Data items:
▶
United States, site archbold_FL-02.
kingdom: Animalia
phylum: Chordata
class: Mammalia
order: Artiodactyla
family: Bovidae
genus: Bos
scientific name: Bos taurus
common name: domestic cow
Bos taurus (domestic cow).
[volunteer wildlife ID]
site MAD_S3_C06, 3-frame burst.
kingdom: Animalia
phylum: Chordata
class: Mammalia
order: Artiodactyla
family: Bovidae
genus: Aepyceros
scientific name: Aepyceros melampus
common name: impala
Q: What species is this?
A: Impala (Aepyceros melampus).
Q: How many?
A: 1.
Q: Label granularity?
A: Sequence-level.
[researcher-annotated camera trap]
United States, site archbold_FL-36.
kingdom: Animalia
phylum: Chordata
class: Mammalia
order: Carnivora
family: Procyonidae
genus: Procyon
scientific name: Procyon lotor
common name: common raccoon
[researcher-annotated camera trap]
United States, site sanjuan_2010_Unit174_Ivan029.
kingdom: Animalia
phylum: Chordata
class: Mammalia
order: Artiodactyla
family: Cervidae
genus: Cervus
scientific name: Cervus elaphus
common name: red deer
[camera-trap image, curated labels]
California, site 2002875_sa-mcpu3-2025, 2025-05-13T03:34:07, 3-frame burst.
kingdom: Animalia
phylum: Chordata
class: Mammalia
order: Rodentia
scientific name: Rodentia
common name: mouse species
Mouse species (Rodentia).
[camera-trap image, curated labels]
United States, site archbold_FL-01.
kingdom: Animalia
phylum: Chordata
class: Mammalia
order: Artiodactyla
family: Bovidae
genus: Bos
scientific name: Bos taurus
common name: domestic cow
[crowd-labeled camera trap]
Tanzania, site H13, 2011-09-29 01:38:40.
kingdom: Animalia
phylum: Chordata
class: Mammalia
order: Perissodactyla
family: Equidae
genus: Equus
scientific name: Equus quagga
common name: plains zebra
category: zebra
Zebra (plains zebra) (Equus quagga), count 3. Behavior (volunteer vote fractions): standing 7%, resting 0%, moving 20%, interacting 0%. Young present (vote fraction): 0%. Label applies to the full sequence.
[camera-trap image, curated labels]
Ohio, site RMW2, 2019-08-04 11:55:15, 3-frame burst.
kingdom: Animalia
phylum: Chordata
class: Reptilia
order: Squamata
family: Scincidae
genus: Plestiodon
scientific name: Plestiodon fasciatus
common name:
◀
§ WHAT IS EXPECTED
The answer must be the complete set of entries, retyped exactly.

§ OUTPUT FOR THIS TASK
United States, site archbold_FL-02.
kingdom: Animalia
phylum: Chordata
class: Mammalia
order: Artiodactyla
family: Bovidae
genus: Bos
scientific name: Bos taurus
common name: domestic cow
Bos taurus (domestic cow).
[volunteer wildlife ID]
site MAD_S3_C06, 3-frame burst.
kingdom: Animalia
phylum: Chordata
class: Mammalia
order: Artiodactyla
family: Bovidae
genus: Aepyceros
scientific name: Aepyceros melampus
common name: impala
Q: What species is this?
A: Impala (Aepyceros melampus).
Q: How many?
A: 1.
Q: Label granularity?
A: Sequence-level.
[researcher-annotated camera trap]
United States, site archbold_FL-36.
kingdom: Animalia
phylum: Chordata
class: Mammalia
order: Carnivora
family: Procyonidae
genus: Procyon
scientific name: Procyon lotor
common name: common raccoon
[researcher-annotated camera trap]
United States, site sanjuan_2010_Unit174_Ivan029.
kingdom: Animalia
phylum: Chordata
class: Mammalia
order: Artiodactyla
family: Cervidae
genus: Cervus
scientific name: Cervus elaphus
common name: red deer
[camera-trap image, curated labels]
California, site 2002875_sa-mcpu3-2025, 2025-05-13T03:34:07, 3-frame burst.
kingdom: Animalia
phylum: Chordata
class: Mammalia
order: Rodentia
scientific name: Rodentia
common name: mouse species
Mouse species (Rodentia).
[camera-trap image, curated labels]
United States, site archbold_FL-01.
kingdom: Animalia
phylum: Chordata
class: Mammalia
order: Artiodactyla
family: Bovidae
genus: Bos
scientific name: Bos taurus
common name: domestic cow
[crowd-labeled camera trap]
Tanzania, site H13, 2011-09-29 01:38:40.
kingdom: Animalia
phylum: Chordata
class: Mammalia
order: Perissodactyla
family: Equidae
genus: Equus
scientific name: Equus quagga
common name: plains zebra
category: zebra
Zebra (plains zebra) (Equus quagga), count 3. Behavior (volunteer vote fractions): standing 7%, resting 0%, moving 20%, interacting 0%. Young present (vote fraction): 0%. Label applies to the full sequence.
[camera-trap image, curated labels]
Ohio, site RMW2, 2019-08-04 11:55:15, 3-frame burst.
kingdom: Animalia
phylum: Chordata
class: Reptilia
order: Squamata
family: Scincidae
genus: Plestiodon
scientific name: Plestiodon fasciatus
common name:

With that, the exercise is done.